- Born: Minneapolis, MN
- Education: Otis Art Institute University of California Los Angeles University of California Santa Cruz
- Occupations: Artist and photographer
- Known for: microphotography

= Rose-Lynn Fisher =

American artist and photographer

Rose-Lynn Fisher (born 1955) is a Los Angeles–based American photographer known for her series Bee and The Topography of Tears.

==Personal life==
Fisher was born in Minneapolis, Minnesota, in 1955. She studied at Otis Art Institute in Los Angeles, California, receiving her BFA in 1978; she also studied at UCLA and UCSC. She was trained as a painter. She lives in Los Angeles.

==Work==
Fisher's interests have included microphotography, using both a scanning electron microscope (SEM), and an optical microscope; also aerial photography, photographic research in Morocco, and mixed media painting including geometric patterns and collage.

While studying at Otis Art Institute, Fisher began to focus on geometric patterns and sacred geometry (geometry found in sacred art and architecture). Her fascination with geometric patterns has led her to explore them throughout her career. Through her work with SEMs and bees, she began to focus on hexagons.

Fisher's use of SEMs for photographing bees has touched on the disciplines of art and science. She compiled her photographs into the book Bee (2010).

In 2008 Fisher began to photograph tears with an optical microscope, for her book The Topography of Tears (2017). She sampled over a hundred, varying from "onion" tears to a variety of emotional tears.

==Publications==
===Publications by Fisher===
- Bee. New York: Princeton Architectural Press: 2010. ISBN 1616890762. With a foreword by Verlyn Klinkenborg.
- The Topography of Tears. New York: Bellevue Literary Press, 2017. ISBN 978-1942658283. With forewords by William Frey II and Ann Lauterbach.

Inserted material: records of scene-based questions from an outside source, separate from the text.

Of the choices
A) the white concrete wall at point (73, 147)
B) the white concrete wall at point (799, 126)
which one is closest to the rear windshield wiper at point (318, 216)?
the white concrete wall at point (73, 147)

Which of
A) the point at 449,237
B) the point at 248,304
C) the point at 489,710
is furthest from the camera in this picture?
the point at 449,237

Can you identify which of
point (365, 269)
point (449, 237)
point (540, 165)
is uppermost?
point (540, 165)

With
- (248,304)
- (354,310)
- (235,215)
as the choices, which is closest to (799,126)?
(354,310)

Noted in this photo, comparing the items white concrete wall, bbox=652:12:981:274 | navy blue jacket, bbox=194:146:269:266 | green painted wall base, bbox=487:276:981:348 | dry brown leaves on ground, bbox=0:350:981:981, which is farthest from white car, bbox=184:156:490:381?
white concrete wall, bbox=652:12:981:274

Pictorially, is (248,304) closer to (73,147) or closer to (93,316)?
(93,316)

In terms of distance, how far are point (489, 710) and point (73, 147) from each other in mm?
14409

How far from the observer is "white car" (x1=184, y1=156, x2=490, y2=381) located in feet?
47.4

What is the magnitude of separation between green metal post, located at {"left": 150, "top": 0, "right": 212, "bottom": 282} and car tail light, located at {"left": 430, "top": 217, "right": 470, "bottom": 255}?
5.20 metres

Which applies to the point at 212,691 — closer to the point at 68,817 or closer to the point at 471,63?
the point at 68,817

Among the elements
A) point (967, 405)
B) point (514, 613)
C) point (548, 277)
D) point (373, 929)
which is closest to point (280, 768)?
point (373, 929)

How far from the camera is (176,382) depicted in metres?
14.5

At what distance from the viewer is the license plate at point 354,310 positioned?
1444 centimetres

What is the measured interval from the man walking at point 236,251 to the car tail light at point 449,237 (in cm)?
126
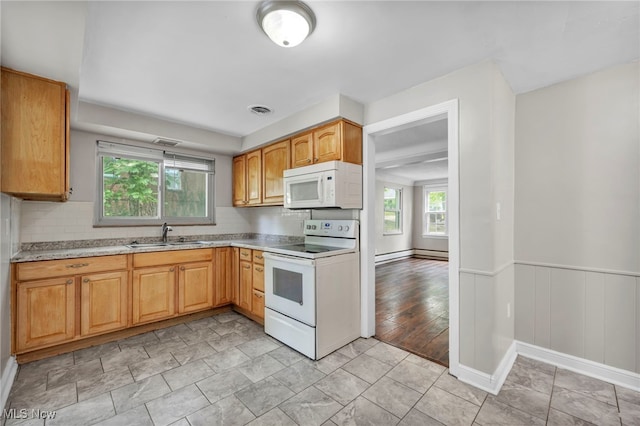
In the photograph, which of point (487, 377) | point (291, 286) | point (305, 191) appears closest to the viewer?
point (487, 377)

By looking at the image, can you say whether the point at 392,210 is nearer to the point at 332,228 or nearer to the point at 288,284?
the point at 332,228

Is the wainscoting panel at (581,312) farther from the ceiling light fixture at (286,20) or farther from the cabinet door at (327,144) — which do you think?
the ceiling light fixture at (286,20)

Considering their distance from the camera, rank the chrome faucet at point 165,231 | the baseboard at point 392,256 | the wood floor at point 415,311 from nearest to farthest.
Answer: the wood floor at point 415,311
the chrome faucet at point 165,231
the baseboard at point 392,256

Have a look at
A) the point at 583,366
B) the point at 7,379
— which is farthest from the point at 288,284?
the point at 583,366

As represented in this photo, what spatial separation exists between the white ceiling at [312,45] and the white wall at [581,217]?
0.23m

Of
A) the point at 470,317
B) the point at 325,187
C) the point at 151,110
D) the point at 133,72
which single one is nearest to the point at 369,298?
the point at 470,317

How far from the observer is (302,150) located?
3.08m

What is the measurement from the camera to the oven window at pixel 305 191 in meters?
2.72

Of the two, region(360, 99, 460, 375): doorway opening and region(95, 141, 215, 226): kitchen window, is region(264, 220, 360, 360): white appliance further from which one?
region(95, 141, 215, 226): kitchen window

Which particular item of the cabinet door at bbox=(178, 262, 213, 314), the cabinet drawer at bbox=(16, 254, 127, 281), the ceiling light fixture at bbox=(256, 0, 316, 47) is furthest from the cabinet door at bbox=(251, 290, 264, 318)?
the ceiling light fixture at bbox=(256, 0, 316, 47)

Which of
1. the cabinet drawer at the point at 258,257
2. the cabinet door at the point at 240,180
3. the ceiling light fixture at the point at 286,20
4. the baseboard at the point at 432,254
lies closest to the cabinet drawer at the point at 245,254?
the cabinet drawer at the point at 258,257

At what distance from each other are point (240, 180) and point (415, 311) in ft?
9.93

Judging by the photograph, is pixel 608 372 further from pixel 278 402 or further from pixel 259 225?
pixel 259 225

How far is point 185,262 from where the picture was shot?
320cm
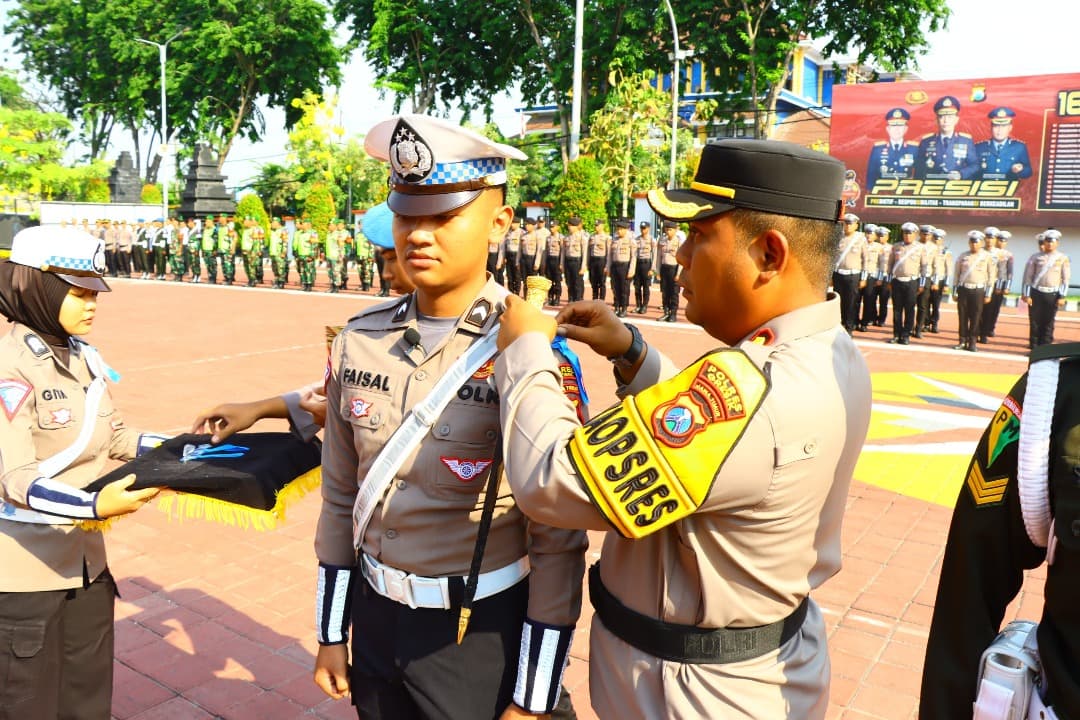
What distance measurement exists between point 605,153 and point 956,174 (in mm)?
11424

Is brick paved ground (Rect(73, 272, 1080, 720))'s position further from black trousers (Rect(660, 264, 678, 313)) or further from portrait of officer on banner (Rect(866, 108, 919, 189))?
portrait of officer on banner (Rect(866, 108, 919, 189))

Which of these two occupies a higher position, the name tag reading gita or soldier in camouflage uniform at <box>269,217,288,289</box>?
the name tag reading gita

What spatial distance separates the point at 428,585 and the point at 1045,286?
12937mm

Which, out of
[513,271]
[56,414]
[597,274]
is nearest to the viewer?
[56,414]

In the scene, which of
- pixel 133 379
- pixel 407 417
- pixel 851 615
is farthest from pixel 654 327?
pixel 407 417

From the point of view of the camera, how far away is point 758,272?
5.05 feet

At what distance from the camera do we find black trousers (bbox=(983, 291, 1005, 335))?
43.9 feet

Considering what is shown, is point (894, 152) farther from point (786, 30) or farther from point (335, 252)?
point (335, 252)

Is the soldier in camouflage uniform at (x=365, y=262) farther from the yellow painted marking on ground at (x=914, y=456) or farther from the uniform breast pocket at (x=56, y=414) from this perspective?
the uniform breast pocket at (x=56, y=414)

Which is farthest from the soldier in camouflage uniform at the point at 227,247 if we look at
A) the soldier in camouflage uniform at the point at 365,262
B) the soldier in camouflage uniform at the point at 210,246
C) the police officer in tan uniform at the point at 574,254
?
the police officer in tan uniform at the point at 574,254

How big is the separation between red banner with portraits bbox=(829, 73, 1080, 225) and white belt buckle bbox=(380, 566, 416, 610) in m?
21.3

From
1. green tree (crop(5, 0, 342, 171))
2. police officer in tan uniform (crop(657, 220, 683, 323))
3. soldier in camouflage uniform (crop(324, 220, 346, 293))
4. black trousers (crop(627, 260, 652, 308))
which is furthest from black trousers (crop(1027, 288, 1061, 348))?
green tree (crop(5, 0, 342, 171))

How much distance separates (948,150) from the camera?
2244 centimetres

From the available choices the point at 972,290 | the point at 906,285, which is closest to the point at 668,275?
the point at 906,285
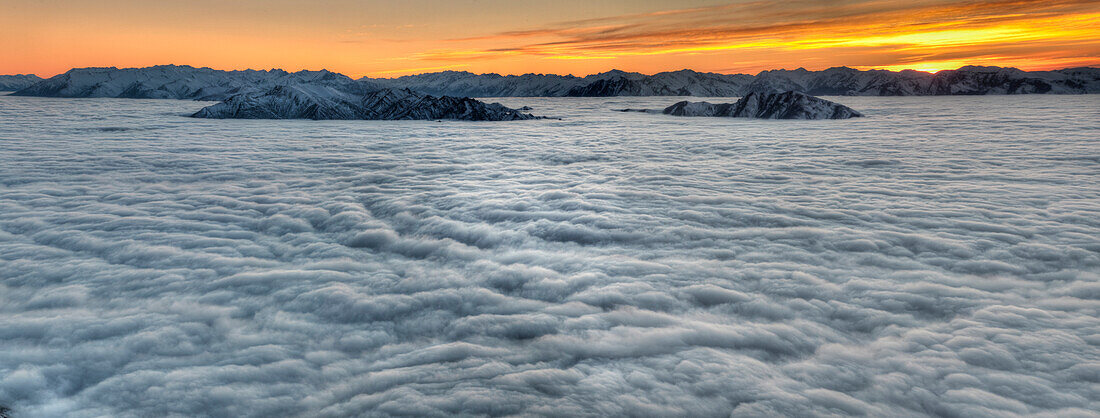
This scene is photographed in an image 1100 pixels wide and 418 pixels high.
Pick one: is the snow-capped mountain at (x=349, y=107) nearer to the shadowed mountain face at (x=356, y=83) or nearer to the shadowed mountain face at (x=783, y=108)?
the shadowed mountain face at (x=783, y=108)

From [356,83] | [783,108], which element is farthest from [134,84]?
[783,108]

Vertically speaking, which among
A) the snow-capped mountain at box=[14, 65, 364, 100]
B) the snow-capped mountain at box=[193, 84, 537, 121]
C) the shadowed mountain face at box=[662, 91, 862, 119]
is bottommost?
the shadowed mountain face at box=[662, 91, 862, 119]

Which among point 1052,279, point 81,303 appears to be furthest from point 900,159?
point 81,303

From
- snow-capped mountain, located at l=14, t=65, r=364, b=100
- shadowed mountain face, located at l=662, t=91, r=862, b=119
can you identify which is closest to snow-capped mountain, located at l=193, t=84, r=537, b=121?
shadowed mountain face, located at l=662, t=91, r=862, b=119

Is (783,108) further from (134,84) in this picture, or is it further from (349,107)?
(134,84)

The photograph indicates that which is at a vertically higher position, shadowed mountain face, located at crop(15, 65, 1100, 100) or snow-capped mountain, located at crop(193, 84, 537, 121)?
shadowed mountain face, located at crop(15, 65, 1100, 100)

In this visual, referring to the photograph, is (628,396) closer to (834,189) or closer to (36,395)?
(36,395)

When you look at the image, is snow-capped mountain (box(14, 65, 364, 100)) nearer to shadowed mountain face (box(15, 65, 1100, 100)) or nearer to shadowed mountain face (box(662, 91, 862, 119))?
shadowed mountain face (box(15, 65, 1100, 100))
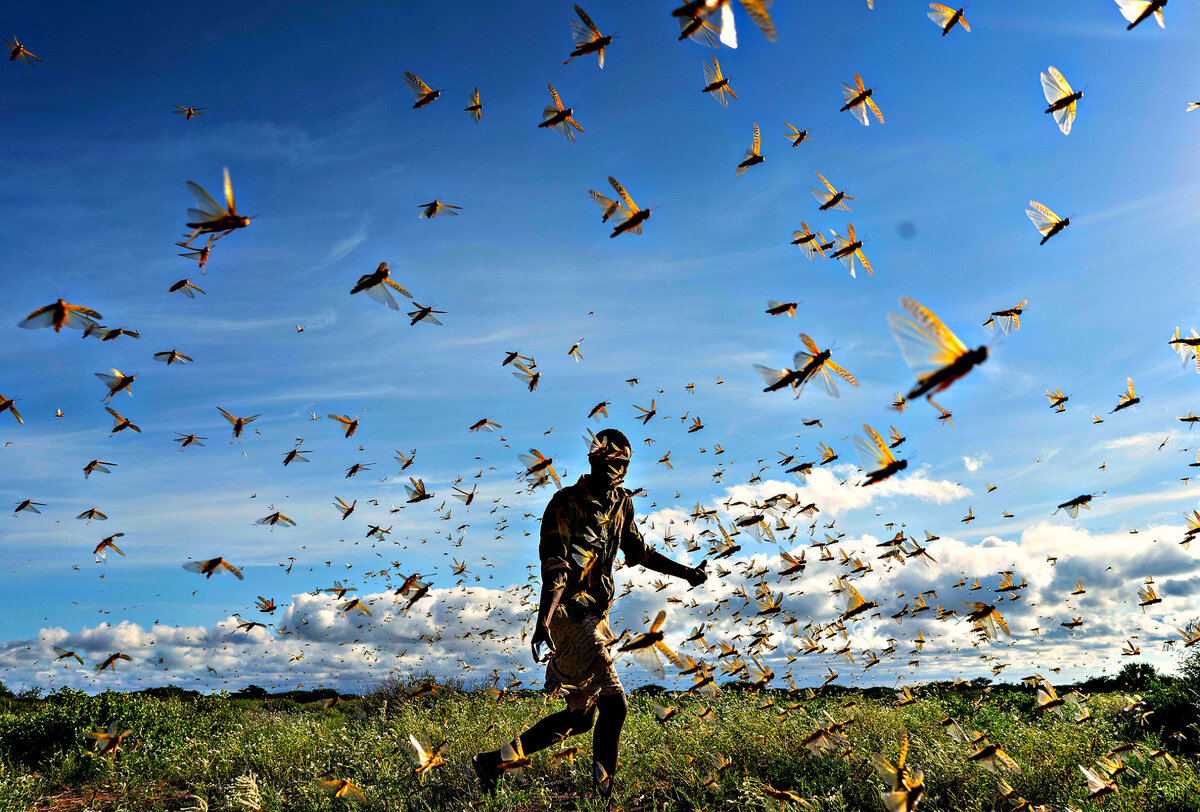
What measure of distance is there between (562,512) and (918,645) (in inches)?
239

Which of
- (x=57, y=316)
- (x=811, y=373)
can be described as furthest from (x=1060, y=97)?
(x=57, y=316)

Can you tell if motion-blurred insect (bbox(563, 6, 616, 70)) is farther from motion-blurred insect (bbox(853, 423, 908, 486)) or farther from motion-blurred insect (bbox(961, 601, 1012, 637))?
motion-blurred insect (bbox(961, 601, 1012, 637))

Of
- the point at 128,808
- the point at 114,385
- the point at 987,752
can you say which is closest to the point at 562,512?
the point at 987,752

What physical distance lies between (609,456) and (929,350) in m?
2.93

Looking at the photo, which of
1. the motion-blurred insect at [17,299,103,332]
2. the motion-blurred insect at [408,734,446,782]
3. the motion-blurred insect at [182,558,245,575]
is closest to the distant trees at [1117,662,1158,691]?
the motion-blurred insect at [408,734,446,782]

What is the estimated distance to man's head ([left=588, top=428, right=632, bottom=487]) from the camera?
5.02m

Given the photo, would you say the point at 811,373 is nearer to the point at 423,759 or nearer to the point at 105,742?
the point at 423,759

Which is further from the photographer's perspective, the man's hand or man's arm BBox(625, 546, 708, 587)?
man's arm BBox(625, 546, 708, 587)

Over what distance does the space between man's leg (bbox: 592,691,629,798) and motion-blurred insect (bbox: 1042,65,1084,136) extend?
22.2ft

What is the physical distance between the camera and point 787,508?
25.5 ft

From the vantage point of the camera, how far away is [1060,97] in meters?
5.86

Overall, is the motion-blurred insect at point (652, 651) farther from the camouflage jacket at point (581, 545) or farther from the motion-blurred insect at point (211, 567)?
the motion-blurred insect at point (211, 567)

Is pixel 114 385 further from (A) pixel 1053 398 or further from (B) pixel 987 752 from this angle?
(A) pixel 1053 398

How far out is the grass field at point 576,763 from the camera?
4996mm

===Publications with contributions by Fisher===
- Both Sides of Sunset: Photographing Los Angeles. New York: Metropolis Books, 2015. ISBN 9781938922732. Edited by Jane Brown and Marla Hamburg Kennedy. With an introduction by David Ulin and a foreword by Ed Ruscha
- Where Honeybees Thrive: Stories from the Field. University Park, PA: Penn State University Press, 2017. By Heather Swan. ISBN 978-0-271-07741-3.

==Solo exhibition==
- Fowler Museum, University of California, Los Angeles, 2006.